→ DATA
--- START ---

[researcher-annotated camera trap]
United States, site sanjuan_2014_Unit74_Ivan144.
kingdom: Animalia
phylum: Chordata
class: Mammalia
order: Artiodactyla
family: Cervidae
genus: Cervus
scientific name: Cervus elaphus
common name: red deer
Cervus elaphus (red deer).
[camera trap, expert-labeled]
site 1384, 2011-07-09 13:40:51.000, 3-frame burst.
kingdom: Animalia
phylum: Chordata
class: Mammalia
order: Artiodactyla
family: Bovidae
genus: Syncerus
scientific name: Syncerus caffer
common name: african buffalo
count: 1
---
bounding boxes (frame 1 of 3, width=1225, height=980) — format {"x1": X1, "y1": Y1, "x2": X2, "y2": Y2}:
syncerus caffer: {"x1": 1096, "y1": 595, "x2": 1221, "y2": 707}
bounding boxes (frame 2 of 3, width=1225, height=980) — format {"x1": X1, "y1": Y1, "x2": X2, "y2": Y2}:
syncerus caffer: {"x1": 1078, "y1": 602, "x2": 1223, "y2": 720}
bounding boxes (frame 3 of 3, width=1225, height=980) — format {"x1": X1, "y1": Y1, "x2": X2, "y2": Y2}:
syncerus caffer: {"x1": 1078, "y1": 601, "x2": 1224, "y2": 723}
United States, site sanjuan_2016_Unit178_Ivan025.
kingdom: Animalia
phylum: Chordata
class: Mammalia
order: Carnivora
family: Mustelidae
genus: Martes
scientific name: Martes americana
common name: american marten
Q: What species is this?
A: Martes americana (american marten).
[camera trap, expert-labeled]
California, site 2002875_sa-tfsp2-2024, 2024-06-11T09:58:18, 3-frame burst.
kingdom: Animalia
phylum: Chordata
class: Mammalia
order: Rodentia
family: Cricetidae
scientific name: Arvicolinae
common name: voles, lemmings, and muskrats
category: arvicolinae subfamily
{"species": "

--- END ---

→ TASK INSTRUCTIONS
Render every record verbatim. Nothing should be left out.

→ WORKED SOLUTION
[researcher-annotated camera trap]
United States, site sanjuan_2014_Unit74_Ivan144.
kingdom: Animalia
phylum: Chordata
class: Mammalia
order: Artiodactyla
family: Cervidae
genus: Cervus
scientific name: Cervus elaphus
common name: red deer
Cervus elaphus (red deer).
[camera trap, expert-labeled]
site 1384, 2011-07-09 13:40:51.000, 3-frame burst.
kingdom: Animalia
phylum: Chordata
class: Mammalia
order: Artiodactyla
family: Bovidae
genus: Syncerus
scientific name: Syncerus caffer
common name: african buffalo
count: 1
---
bounding boxes (frame 1 of 3, width=1225, height=980) — format {"x1": X1, "y1": Y1, "x2": X2, "y2": Y2}:
syncerus caffer: {"x1": 1096, "y1": 595, "x2": 1221, "y2": 707}
bounding boxes (frame 2 of 3, width=1225, height=980) — format {"x1": X1, "y1": Y1, "x2": X2, "y2": Y2}:
syncerus caffer: {"x1": 1078, "y1": 602, "x2": 1223, "y2": 720}
bounding boxes (frame 3 of 3, width=1225, height=980) — format {"x1": X1, "y1": Y1, "x2": X2, "y2": Y2}:
syncerus caffer: {"x1": 1078, "y1": 601, "x2": 1224, "y2": 723}
United States, site sanjuan_2016_Unit178_Ivan025.
kingdom: Animalia
phylum: Chordata
class: Mammalia
order: Carnivora
family: Mustelidae
genus: Martes
scientific name: Martes americana
common name: american marten
Q: What species is this?
A: Martes americana (american marten).
[camera trap, expert-labeled]
California, site 2002875_sa-tfsp2-2024, 2024-06-11T09:58:18, 3-frame burst.
kingdom: Animalia
phylum: Chordata
class: Mammalia
order: Rodentia
family: Cricetidae
scientific name: Arvicolinae
common name: voles, lemmings, and muskrats
category: arvicolinae subfamily
{"species": "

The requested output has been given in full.